[START PROVIDED PASSAGE]

Though bullets from Mexico have struck buildings in El Paso before, none have struck a person. And though it is across the border from one of the deadliest cities in the hemisphere, El Paso is one of the safest cities in the U.S.

El Paso Mayor John Cook stressed that the city remains a safe place to live. "There is no way to prevent an incident like this from happening," Cook said during a news conference Tuesday.

Locals think of Juarez and El Paso as sister cities. Both share a large metropolitan area, have strong commercial and social ties, and their downtown areas are separated by just the Rio Grande.

El Paso isn't the only border city where stray bullets have come flying from Mexico since violence spiked in 2008. In 2009 and 2010, shots fired in Matamoros reached the University of Texas-Brownsville. But unlike some other places along the border, there's little foliage or other obstructions to block bullets.

Shots fired in Juarez have reached El Paso at other points in history as well, author and local historian Fred Morales said. It's been an issue since the Mexican Revolution and, years later, during the gunfights between the U.S. Border Patrol and Prohibition-era alcohol smugglers.

In 1911, during the Battle of Ciudad Juarez, bullets rained all over downtown El Paso in the exchange of gunfire between Pancho Villa's revolutionaries and Mexican government forces. Twenty people were hit; eight died, Morales said.

[END PROVIDED PASSAGE]
[START DATA RECORDS]

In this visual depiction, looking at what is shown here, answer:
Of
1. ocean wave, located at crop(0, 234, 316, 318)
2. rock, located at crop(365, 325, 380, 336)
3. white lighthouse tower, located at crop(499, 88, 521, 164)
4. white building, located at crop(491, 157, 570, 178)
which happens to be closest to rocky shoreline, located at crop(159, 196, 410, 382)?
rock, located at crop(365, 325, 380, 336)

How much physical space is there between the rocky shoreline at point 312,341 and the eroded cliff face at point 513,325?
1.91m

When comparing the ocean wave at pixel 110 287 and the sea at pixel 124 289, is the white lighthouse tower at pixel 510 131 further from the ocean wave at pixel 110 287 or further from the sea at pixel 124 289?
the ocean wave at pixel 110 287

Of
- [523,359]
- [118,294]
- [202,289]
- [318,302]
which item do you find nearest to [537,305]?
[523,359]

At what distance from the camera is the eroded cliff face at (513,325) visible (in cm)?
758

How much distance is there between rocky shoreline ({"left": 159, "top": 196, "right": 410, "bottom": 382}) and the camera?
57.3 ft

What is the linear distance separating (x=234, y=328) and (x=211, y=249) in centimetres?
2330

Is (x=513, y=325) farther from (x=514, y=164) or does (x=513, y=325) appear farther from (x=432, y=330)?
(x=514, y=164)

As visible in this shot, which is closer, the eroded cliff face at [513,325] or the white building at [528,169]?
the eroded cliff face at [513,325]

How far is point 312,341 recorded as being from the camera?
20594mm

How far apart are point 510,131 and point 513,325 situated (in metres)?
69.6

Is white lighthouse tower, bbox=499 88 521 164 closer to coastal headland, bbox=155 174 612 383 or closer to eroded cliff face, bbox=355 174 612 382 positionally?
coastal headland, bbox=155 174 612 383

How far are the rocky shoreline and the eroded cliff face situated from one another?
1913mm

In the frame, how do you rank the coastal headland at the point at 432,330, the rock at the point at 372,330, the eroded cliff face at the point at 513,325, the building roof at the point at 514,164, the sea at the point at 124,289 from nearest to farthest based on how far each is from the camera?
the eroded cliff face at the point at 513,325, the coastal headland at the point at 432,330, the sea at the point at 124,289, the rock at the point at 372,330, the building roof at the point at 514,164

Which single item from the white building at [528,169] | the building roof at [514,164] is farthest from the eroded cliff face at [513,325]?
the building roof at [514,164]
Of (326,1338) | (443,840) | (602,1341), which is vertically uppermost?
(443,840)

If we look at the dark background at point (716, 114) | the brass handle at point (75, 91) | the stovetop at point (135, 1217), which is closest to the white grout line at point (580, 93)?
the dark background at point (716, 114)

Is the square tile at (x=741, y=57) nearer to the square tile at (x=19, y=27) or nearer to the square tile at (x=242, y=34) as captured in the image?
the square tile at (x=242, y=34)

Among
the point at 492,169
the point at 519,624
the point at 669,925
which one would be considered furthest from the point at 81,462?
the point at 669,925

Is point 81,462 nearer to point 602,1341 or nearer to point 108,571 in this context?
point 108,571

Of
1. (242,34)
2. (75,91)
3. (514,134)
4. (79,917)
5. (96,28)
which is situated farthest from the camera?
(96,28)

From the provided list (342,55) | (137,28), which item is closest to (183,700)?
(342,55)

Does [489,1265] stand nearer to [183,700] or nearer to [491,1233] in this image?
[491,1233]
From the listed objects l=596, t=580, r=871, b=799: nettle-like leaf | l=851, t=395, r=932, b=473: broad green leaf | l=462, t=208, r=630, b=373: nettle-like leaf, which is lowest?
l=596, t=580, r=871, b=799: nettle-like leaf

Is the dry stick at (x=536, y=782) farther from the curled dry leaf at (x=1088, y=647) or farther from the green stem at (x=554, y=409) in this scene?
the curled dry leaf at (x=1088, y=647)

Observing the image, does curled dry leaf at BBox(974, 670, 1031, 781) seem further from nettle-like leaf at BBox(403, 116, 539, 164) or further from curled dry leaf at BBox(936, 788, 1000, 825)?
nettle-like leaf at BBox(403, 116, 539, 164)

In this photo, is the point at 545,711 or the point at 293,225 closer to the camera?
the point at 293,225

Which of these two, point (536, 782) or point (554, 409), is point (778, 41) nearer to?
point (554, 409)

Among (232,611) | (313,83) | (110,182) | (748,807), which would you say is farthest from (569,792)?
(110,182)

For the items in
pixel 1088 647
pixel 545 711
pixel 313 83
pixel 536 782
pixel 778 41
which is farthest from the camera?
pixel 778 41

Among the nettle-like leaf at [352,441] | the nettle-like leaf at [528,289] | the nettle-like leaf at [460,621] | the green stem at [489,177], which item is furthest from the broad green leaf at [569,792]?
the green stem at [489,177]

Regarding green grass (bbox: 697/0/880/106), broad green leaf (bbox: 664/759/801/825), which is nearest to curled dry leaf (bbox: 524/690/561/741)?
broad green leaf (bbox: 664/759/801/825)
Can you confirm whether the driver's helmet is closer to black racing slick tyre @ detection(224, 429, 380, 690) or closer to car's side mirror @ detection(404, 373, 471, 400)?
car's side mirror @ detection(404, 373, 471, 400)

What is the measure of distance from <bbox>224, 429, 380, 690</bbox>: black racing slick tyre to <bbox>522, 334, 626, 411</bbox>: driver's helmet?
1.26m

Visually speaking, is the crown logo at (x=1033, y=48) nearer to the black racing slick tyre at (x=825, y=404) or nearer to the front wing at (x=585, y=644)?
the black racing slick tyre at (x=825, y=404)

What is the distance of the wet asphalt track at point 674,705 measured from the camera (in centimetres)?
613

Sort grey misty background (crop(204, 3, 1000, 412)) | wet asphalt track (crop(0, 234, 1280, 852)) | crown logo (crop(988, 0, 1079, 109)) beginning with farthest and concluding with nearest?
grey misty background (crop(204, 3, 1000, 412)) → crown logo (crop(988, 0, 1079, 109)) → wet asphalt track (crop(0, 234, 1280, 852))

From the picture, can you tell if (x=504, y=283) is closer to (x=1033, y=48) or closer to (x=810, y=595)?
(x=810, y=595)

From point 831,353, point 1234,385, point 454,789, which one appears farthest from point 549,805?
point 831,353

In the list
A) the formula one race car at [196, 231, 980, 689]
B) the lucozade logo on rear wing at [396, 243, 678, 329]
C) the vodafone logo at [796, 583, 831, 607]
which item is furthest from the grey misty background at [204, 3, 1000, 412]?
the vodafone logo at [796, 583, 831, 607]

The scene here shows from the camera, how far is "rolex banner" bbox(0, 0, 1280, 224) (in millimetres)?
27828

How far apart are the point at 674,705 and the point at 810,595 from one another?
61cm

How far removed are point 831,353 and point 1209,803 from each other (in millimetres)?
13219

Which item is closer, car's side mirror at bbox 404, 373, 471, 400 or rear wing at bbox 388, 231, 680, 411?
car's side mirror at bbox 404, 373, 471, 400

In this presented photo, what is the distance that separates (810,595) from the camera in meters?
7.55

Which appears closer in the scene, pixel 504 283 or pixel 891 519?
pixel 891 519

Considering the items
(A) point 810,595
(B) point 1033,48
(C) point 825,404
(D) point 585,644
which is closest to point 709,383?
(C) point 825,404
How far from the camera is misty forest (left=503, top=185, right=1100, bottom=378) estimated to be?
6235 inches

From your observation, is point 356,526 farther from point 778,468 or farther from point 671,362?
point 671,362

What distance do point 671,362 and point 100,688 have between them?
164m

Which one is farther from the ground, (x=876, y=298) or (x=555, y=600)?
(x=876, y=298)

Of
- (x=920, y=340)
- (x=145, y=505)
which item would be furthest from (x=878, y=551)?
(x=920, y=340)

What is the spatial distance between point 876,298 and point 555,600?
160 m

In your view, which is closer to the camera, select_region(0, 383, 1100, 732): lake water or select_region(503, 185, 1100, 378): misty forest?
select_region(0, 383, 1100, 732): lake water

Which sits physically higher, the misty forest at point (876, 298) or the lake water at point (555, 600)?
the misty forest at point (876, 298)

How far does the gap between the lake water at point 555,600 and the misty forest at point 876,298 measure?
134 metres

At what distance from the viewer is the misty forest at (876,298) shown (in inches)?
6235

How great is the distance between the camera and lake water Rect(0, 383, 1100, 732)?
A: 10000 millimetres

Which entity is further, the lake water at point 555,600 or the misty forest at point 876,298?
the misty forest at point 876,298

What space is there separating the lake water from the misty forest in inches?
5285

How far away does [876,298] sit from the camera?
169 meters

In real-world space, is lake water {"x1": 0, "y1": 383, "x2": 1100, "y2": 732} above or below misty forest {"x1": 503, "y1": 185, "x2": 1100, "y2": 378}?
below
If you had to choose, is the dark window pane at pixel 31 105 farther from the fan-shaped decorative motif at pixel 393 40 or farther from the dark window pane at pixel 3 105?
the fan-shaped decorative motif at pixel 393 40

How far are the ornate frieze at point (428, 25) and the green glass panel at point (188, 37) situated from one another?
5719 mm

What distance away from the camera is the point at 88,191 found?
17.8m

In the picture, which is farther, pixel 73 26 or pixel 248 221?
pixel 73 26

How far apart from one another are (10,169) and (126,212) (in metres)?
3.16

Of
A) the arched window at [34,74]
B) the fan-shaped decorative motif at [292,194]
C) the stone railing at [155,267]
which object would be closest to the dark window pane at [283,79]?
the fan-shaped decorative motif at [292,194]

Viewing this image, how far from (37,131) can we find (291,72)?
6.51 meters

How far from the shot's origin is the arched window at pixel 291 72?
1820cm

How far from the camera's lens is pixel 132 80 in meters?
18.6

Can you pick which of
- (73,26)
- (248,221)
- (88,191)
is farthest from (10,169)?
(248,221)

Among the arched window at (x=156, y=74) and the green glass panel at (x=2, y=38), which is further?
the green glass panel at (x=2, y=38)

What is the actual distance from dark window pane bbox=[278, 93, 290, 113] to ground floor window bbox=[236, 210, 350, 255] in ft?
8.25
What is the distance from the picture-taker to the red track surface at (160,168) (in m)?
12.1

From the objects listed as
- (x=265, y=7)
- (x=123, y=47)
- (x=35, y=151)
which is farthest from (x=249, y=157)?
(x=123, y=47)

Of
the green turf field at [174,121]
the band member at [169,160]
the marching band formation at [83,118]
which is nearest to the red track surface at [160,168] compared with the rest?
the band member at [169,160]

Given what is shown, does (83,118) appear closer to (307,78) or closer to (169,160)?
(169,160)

[END DATA RECORDS]

- REQUIRED TASK
According to the text on stray bullets reaching El Paso, how many people were hit during the 1911 Battle of Ciudad Juarez, and how many of them died?

- WRITTEN RESPONSE
Twenty people were hit, and eight of them died.